O inquérito revela que essas famílias mal conseguem manter as contas em dia quanto mais partir para longe do ninho para gozarem as merecidas férias.

               A análise individual dos sete itens de privação material e social referente  ao nível familiar, revela que as proporções de pessoas que vivem em famílias em privação tende a ser inferior às proporções de crianças com menos de 16 anos que vivem em famílias em privação, excepto para o item “Atraso, motivado por dificuldades económicas, em algum dos pagamentos regulares relativos a rendas, prestações de crédito ou despesas correntes da residência principal, ou outras despesas não relacionadas com a residência principal”.

Assim no inquérito às condições de vida e rendimento em 2021 à população ilustra especialmente sete itens de privação material e social aferidos ao nível do agregado para a população total e para a população com menores de 16 anos que vivem em famílias em privação em 2021.
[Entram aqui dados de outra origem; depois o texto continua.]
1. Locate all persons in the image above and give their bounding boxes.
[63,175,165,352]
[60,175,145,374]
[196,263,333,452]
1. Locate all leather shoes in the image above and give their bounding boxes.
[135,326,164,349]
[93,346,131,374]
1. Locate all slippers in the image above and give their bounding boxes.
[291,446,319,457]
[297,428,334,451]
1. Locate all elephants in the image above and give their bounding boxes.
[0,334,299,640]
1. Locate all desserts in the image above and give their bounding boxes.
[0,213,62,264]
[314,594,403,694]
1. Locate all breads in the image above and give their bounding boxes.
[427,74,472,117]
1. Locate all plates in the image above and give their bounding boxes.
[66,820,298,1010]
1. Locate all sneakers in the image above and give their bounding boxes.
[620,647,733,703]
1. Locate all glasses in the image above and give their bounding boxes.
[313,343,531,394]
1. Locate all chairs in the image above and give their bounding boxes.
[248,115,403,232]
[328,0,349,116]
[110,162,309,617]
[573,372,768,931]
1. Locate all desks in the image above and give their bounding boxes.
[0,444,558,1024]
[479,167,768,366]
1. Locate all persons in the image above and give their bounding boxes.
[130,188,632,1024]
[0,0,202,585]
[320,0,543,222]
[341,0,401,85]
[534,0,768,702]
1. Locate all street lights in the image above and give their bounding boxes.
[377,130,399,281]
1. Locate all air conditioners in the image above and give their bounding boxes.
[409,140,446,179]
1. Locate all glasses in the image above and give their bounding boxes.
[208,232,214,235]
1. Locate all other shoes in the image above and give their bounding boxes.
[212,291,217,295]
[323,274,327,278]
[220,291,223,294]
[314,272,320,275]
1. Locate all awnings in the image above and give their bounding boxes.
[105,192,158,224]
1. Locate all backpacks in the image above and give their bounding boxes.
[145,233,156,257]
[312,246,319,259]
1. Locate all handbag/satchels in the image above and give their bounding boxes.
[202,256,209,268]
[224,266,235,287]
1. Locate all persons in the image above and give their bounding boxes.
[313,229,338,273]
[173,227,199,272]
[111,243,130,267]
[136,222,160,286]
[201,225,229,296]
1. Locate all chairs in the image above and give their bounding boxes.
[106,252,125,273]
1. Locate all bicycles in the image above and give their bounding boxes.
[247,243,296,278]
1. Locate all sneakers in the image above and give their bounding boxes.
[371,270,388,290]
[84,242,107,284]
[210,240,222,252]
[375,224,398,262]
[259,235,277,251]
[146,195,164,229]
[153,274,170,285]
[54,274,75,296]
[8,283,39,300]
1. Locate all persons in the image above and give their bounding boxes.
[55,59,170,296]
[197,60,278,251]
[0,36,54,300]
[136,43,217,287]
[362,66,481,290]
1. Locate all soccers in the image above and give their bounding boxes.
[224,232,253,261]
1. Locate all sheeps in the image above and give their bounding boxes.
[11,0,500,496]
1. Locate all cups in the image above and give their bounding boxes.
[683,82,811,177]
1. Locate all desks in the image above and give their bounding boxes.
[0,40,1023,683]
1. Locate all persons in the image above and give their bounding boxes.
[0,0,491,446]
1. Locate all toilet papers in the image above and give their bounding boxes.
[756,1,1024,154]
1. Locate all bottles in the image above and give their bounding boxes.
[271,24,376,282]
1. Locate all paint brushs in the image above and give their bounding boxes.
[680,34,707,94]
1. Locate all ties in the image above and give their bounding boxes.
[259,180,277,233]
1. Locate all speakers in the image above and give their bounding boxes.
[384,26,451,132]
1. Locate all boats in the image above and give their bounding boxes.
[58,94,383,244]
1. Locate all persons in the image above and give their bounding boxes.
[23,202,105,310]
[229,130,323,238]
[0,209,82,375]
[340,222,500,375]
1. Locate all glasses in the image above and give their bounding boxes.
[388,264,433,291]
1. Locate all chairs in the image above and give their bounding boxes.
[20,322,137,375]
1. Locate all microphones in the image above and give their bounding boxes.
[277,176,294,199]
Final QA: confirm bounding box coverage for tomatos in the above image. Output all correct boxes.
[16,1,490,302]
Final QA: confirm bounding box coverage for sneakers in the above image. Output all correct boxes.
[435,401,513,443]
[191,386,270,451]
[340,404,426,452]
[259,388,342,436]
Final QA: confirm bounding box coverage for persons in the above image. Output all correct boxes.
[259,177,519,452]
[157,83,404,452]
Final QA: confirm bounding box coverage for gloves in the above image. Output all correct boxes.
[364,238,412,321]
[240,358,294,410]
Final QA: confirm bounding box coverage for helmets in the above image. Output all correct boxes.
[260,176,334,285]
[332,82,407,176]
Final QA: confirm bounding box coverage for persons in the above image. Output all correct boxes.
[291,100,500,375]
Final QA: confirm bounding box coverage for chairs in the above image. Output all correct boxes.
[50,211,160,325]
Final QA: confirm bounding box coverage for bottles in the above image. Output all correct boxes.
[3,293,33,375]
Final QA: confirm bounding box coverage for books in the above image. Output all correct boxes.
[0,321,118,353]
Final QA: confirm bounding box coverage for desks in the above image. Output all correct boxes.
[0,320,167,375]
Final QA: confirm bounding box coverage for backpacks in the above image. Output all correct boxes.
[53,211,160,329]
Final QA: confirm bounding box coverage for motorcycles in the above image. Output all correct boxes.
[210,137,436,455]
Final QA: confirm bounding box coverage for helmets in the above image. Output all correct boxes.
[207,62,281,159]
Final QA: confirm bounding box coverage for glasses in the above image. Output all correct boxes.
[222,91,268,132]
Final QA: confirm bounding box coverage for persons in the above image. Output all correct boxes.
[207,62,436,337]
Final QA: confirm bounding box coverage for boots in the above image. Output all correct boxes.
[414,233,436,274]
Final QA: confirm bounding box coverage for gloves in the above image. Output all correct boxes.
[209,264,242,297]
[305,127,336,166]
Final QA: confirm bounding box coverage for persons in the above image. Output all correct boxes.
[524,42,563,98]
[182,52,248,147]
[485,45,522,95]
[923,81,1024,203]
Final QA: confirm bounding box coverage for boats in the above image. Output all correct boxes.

  • 37,9% do total de agregados analisados não têm possibilidade de substituição do mobiliário e 33,6% dos agregados com crianças menores de 16 anos também não.
  • 36,6% do total de agregados analisados não têm capacidade para pagar uma semana de férias por ano suportando as despesas do alojamento e 27,7% dos agregados com crianças com menos de 16 anos também não.
  • 31,1% do total dos agregados analisados  não têm possibilidade para assegurar o pagamento imediato de uma despesa inesperada próxima…da linha da pobreza e 29,5% dos agregados com crianças com menos de 16 anos também não.
  • 16, 4% do total dos agregados analisados não têm possibilidade financeira para manterem a casa aquecida e 10,1% dos agregados com crianças com menos de 16 anos também não.
  • 6,9% do total dos agregados analisados revelam um atraso por motivos económicos em alguns pagamentos regulares relativos a rendas e prestações e 9,3% em agregados de crianças com menos de 16 anos também não.
  • 4,9% do total dos agregados analisados sem disponibilidade de automóvel (ligeiro ou misto) por dificuldades económicas e 3,5% em agregados com crianças menores de 16 anos também sem disponibilidade.
  • 2,4% do total dos agregados analisados sem capacidade financeira para terem um a refeição de carne ou peixe (ou equivalente vegetariano) de dois em dois dias e 1, 4% de agregados com crianças com menos de 16 anos também sem essa capacidade.

Assim revela-se óbvio que as famílias mais carenciadas têm sempre uma espada na cabeça e nem sequer podem dispersar nas férias.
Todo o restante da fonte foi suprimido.